Energy minimization has stopped, but the forces have not converged to the requested precision Fmax < 1000 (which may not be possible for your system). It stopped because the algorithm tried to make a new step whose size was too small, or there was no change in the energy since the last step. Either way, we regard the minimization as converged to within the available machine precision, given your starting configuration and EM parameters.

Even though this is not explicitly a GROMACS error, this must be avoided at all costs. Usually, this will lead to something like:

Potential Energy  =  4.8533396e+09
Maximum force     =  1.2402948e+12 on atom 8201
Norm of force     =  3.6336824e+09

Which logically will eventually crash during the equilibration. This error occurs because the ligand was placed to near from an existing atom but not close enough for the system to crash. Luckily, this error is usually solvable:

Use nemat atom. This will copy find_atom.tcl in your directory and provide you with simple instructions:

Use it in VMD to find atom indices as follows:
	 > Open the gro file that fails (e.g., membrane.gro) with VMD
	 > Open find_atoms.tcl and change the atom index on the first line (0-based)

Task prompt.
Reproduce the part of the passage on energy minimization that begins with the words containing "Energy minimization has" and ends with "and EM parameters.".

Given data.
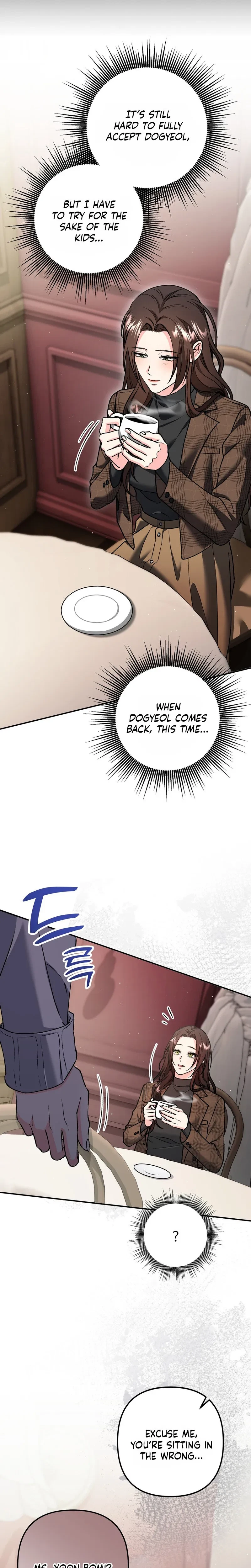 Love And Love Again Chapter 46, page 16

Output.
Energy minimization has stopped, but the forces have not converged to the requested precision Fmax < 1000 (which may not be possible for your system). It stopped because the algorithm tried to make a new step whose size was too small, or there was no change in the energy since the last step. Either way, we regard the minimization as converged to within the available machine precision, given your starting configuration and EM parameters.